Selected excerpt
____________

Delaware Digital Accessibility Law
Delaware's digital-accessibility mandate is a binding statewide administrative policy, the State of Delaware Digital Accessibility Policy, issued and administered by the Department of Technology and Information (DTI), which adopts WCAG 2.1 Levels A and AA and references ADA Title II and Section 508. The policy applies to State websites, online services, digital documents, and web-based tools provided or managed by the State of Delaware; it does not enumerate covered agencies or separately address universities. There is NO Delaware digital-accessibility-specific statute, private right of action, or statutory damages. The general Delaware Equal Accommodations Law (6 Del. C. Chapter 45) is civil-rights/public-accommodations law that does not mention websites or ICT; it provides a general enforcement path through the Human and Civil Rights Commission and Attorney General, with a private suit available in Superior Court or Court of Chancery if the AG does not act within 60 days (6 Del. C. 4511(d)), and general civil penalties up to $25,000 in Commission actions (6 Del. C. 4508(h)) and up to $50,000 for repeat AG-enforced violations (6 Del. C. 4512). DTI's statutory authority to set statewide technology standards comes from 29 Del. C. Chapter 90C, which does not itself mandate accessibility.
What the law requires
- Responsible agency Delaware Department of Technology and Information (DTI) (accessibility.dti.delaware.gov/) (opens in new tab)
- Adopted standard WCAG 2.1 Levels A and AA, as adopted by the DTI State of Delaware Digital Accessibility Policy. The policy also references alignment with Section 508 of the Rehabilitation Act and ADA Title II. Corroborated from the official DTI accessibility .gov policy page.
- Who it covers Per the DTI Digital Accessibility Policy (official .gov text): applies to 'State websites, online services, digital documents, and web-based tools provided or managed by the State of Delaware,' including websites, web applications, PDFs, online forms, multimedia, and third-party tools. The policy page does not enumerate which specific agencies or entities must comply and does not separately address public universities.
- Private right of action No digital-accessibility-specific private right of action exists in Delaware law. The DTI Digital Accessibility Policy is an administrative policy and creates no private cause of action. A GENERAL public-accommodations enforcement path exists under the Delaware Equal Accommodations Law: under 6 Del. C. 4511, an aggrieved party may seek Superior Court review of a Human and Civil Rights Commission panel order within 30 days, and under 6 Del. C. 4511(d), if the Attorney General has not commenced a civil action within 60 days of notice of breach, the aggrieved party may file in Superior Court or Court of Chancery to enforce and may recover reasonable attorneys' fees. This is general civil-rights enforcement, not a digital-accessibility/ICT-procurement-specific cause of action; whether courts would apply it to an inaccessible state website or VPAT/procurement claim is not established by case law reviewed. Corroborated from delcode.delaware.gov, 6 Del. C. 4511.

____________

Collection entries:
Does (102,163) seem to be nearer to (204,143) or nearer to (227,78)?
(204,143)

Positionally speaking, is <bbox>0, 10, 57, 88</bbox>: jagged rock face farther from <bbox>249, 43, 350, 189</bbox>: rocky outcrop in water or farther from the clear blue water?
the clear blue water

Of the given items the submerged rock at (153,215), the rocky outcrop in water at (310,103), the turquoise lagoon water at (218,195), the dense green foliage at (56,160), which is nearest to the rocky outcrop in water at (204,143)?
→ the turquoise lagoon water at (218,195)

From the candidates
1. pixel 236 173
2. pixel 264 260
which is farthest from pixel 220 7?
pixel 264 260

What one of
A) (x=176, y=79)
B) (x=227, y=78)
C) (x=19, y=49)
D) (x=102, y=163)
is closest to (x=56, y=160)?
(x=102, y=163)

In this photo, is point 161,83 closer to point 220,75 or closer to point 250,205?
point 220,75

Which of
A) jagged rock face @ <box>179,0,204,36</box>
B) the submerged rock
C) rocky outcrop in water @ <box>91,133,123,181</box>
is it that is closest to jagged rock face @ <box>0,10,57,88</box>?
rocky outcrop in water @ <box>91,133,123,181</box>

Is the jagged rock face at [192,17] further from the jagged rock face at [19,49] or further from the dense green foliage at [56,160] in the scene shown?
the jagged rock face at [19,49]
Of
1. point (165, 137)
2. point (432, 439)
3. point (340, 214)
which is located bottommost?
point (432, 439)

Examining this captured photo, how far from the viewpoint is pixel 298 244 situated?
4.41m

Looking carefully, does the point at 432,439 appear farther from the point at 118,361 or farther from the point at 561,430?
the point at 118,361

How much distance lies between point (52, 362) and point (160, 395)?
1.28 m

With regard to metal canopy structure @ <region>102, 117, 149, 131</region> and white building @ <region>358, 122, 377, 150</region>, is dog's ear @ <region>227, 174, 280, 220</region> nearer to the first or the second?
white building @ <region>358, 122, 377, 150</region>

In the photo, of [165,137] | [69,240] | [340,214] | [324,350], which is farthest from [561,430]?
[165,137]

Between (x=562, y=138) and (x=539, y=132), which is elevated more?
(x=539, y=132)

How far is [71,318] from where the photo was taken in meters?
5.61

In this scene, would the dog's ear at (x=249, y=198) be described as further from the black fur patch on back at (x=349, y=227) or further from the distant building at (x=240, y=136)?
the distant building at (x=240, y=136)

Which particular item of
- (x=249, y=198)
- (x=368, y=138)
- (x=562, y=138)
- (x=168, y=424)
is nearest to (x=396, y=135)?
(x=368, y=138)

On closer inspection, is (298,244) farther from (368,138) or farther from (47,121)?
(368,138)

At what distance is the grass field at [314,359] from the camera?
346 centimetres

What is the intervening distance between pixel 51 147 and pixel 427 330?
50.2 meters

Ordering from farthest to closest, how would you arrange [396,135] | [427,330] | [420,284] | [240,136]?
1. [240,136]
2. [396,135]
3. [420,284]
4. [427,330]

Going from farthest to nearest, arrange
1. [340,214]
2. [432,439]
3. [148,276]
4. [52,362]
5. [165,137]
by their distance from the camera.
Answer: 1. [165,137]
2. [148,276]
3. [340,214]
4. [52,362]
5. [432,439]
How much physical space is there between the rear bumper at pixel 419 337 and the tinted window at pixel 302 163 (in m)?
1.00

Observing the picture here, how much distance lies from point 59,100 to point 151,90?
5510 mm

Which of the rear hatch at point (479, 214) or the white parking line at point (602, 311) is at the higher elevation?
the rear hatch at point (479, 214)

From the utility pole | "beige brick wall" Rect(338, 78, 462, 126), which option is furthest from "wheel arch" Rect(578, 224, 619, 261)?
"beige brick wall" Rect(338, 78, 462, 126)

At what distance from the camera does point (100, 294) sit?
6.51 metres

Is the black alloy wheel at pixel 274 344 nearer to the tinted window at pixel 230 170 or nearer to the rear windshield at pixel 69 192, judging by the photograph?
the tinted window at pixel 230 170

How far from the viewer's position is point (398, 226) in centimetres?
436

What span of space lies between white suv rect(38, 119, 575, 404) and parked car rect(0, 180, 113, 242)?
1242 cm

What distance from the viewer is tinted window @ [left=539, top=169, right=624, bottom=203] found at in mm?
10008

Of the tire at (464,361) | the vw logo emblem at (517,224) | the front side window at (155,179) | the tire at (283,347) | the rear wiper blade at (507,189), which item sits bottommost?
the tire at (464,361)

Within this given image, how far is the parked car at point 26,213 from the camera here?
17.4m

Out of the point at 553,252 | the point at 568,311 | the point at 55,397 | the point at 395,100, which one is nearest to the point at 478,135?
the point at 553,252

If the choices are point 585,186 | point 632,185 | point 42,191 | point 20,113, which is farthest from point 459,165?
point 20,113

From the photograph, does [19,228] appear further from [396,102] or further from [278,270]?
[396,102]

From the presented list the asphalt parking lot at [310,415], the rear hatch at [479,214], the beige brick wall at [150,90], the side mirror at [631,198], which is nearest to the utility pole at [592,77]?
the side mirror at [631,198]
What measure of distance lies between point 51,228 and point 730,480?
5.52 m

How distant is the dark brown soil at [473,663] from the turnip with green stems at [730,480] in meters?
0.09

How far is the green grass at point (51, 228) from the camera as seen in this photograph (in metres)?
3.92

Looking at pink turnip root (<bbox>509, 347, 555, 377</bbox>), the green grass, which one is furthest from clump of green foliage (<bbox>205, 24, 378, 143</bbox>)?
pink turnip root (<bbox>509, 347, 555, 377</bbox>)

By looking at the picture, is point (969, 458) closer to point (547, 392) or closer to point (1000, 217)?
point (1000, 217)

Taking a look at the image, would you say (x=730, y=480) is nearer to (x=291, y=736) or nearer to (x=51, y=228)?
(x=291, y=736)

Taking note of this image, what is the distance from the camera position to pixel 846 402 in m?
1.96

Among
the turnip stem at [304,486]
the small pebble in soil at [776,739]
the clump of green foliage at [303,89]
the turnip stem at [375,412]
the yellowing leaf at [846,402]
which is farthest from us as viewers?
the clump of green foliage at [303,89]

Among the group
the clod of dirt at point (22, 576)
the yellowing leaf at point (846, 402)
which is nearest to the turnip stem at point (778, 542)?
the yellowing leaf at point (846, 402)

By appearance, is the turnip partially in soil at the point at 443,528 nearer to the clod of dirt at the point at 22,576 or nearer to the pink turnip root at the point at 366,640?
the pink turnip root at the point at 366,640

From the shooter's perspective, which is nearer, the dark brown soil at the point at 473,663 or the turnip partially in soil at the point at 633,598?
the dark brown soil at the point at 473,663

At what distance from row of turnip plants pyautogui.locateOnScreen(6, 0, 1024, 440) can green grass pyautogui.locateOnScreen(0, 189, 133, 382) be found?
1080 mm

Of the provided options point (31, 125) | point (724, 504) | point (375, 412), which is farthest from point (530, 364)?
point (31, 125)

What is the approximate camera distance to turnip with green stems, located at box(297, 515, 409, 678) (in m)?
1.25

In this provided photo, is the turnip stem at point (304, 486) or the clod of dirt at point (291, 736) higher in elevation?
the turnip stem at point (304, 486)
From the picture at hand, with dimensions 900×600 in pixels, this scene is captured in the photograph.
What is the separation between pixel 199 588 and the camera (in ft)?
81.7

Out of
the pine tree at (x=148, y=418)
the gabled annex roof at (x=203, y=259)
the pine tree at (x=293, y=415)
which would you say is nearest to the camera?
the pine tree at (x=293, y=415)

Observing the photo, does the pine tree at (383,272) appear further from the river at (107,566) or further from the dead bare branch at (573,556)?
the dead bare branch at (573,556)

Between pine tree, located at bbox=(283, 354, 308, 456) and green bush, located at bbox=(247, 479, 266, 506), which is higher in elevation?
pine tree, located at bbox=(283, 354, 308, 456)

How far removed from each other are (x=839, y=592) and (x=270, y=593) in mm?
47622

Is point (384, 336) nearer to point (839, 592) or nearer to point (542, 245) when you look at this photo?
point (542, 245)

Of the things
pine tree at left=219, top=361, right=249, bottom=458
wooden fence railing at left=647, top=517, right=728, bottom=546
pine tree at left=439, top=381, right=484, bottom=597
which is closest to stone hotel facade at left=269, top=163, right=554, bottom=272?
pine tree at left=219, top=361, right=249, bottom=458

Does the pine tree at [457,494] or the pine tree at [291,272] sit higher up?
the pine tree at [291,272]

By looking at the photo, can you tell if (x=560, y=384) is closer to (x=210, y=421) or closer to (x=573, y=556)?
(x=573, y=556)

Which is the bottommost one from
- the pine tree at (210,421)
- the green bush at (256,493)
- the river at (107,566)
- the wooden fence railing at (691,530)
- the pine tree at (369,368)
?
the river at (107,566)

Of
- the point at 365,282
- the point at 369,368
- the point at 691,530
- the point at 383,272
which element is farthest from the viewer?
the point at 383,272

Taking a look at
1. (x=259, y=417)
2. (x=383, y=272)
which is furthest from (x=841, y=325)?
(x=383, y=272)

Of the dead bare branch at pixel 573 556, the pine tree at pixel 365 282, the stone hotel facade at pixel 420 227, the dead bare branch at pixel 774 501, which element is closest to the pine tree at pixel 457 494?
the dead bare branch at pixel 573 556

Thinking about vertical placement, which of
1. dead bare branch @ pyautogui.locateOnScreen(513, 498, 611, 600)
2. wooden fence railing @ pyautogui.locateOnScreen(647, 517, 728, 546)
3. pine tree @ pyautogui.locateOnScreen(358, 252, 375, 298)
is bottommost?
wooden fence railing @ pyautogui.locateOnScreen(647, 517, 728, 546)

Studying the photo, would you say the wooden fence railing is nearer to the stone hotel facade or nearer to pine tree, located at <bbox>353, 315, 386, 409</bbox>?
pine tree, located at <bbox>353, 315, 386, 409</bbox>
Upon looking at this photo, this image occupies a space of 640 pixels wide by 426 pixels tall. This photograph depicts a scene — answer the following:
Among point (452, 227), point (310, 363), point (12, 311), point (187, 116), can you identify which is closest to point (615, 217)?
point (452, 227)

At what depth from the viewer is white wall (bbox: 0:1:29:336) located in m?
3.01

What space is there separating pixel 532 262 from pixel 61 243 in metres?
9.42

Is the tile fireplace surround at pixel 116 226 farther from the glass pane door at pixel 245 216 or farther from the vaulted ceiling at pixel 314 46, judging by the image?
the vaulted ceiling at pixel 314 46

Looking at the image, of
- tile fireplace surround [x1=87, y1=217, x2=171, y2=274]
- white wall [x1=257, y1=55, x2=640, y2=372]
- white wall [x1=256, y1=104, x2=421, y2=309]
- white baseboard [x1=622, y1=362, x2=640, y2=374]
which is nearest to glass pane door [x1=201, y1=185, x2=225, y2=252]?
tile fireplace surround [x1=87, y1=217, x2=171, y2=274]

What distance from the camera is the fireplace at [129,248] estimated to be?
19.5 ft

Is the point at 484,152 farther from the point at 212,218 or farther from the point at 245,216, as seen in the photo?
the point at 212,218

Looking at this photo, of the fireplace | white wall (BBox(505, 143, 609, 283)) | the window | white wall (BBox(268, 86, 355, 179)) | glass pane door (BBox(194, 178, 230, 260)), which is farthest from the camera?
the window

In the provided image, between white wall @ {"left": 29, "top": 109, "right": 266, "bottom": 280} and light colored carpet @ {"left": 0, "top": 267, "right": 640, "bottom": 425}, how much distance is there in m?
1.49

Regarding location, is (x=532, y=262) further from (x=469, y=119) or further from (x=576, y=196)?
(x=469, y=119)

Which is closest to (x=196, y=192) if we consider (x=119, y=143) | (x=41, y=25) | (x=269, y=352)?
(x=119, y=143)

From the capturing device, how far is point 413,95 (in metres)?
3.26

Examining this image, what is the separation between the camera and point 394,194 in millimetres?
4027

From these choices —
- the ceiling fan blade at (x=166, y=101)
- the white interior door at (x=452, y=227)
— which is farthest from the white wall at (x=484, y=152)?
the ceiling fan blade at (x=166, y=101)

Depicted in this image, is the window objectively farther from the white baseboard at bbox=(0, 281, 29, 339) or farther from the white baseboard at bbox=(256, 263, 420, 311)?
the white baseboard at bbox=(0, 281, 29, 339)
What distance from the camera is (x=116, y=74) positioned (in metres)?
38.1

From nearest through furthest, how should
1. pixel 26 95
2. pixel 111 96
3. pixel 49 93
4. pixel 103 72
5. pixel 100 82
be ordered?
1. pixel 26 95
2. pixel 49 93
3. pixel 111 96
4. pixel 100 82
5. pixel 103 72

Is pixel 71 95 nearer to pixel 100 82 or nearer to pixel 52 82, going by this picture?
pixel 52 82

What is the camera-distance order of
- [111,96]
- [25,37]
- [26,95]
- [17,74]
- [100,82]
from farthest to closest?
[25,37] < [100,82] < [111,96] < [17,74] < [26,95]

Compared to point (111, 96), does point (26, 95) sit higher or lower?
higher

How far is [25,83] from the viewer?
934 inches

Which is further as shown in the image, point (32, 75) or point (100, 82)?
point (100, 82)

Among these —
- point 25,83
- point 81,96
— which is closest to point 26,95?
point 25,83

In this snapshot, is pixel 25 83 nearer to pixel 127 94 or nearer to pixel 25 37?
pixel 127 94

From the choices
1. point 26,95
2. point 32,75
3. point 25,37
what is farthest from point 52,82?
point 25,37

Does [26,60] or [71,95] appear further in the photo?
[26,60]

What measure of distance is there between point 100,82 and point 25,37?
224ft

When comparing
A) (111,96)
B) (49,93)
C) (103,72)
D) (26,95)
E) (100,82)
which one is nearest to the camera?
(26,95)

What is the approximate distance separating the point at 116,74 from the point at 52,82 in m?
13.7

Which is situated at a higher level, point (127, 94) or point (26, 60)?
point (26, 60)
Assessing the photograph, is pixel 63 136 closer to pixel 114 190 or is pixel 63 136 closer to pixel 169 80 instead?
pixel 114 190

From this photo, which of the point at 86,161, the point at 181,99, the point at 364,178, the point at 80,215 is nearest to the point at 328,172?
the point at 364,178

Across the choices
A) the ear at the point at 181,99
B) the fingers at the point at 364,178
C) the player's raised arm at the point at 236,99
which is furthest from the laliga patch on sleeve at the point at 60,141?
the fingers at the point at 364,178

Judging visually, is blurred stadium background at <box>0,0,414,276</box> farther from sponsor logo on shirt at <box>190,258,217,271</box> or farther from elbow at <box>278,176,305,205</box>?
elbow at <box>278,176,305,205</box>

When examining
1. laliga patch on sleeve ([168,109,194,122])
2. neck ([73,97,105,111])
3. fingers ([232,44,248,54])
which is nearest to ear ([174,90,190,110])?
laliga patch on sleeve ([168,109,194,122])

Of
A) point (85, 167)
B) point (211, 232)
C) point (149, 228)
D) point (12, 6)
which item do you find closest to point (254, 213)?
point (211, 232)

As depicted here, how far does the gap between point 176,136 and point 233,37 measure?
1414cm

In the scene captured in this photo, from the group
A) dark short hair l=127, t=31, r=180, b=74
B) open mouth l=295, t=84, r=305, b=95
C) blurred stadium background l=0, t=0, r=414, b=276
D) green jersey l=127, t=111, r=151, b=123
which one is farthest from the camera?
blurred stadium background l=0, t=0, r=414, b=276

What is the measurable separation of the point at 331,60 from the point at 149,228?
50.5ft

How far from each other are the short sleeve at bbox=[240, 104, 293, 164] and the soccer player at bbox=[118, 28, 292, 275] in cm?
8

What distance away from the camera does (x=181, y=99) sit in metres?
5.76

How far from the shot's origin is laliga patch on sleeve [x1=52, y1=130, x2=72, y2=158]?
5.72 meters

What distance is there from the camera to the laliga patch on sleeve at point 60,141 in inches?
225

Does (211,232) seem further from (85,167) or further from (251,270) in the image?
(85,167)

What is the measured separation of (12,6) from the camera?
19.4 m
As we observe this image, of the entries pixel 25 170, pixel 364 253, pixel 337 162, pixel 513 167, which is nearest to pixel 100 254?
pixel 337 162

____________

Stated problem 1
In the Delaware accessibility text, reproduce the passage from "- Who it covers" to "address public universities.", substituting "audio and video content" for "multimedia".
Stated problem 2
List every kind of material that the Delaware accessibility text names after the word "including" in its entry on who the policy covers.
Stated problem 3
Extend the Delaware accessibility text, picking up right after its final sentence.

Exercise answer 1
- Who it covers Per the DTI Digital Accessibility Policy (official .gov text): applies to 'State websites, online services, digital documents, and web-based tools provided or managed by the State of Delaware,' including websites, web applications, PDFs, online forms, audio and video content, and third-party tools. The policy page does not enumerate which specific agencies or entities must comply and does not separately address public universities.

Exercise answer 2
- websites
- web applications
- PDFs
- online forms
- multimedia
- third-party tools

Exercise answer 3
- Statutory damages / penalties No digital-accessibility-specific statutory damages exist in Delaware law. GENERAL Equal Accommodations Law remedies (6 Del. C. Chapter 45), corroborated from delcode.delaware.gov: under 6 Del. C. 4508(h) a Commission panel may assess civil penalties not exceeding $5,000 for a first discriminatory public-accommodations practice, $15,000 with one prior violation within 5 years, and $25,000 with two or more prior violations within 7 years, in addition to actual damages, costs, attorneys' fees, and injunctive relief. Under 6 Del. C. 4512, in Attorney General pattern-or-practice / public-interest actions the court may assess civil penalties not exceeding $25,000 for a first violation and not exceeding $50,000 for any subsequent violation. These are general public-accommodations penalties, NOT penalties tied specifically to ICT/VPAT procurement or digital accessibility.
- Governing authority Binding statewide policy: State of Delaware Digital Accessibility Policy, issued and administered by the Department of Technology and Information (DTI). DTI's statutory authority to create, implement, and enforce statewide technology policies, standards, and guidelines derives from 29 Del. C. Chapter 90C (esp. 29 Del. C. 9004C). The DTI policy itself cites ADA Title II, Sections 504 and 508 of the Rehabilitation Act, and 6 Del. C. 4504 as legal underpinnings. Note: 6 Del. C. Chapter 45 (Delaware Equal Accommodations Law) is GENERAL civil-rights / public-accommodations law and does not itself mention digital accessibility, websites, or ICT; Chapter 90C grants DTI authority but does not itself mandate accessibility standards. The accessibility mandate is the DTI policy, not a digital-accessibility-specific statute.
- Compliance deadline No Delaware-specific digital-accessibility statutory deadline was confirmed from official sources; the DTI policy describes ongoing compliance and an in-progress compliance program rather than a one-time state deadline. DTI's own .gov page identifies the federal ADA Title II / DOJ deadline of April 24, 2026 for state and local governments serving populations of 50,000 or more to meet WCAG 2.1 AA (a federal deadline referenced by Delaware, not a state-created deadline).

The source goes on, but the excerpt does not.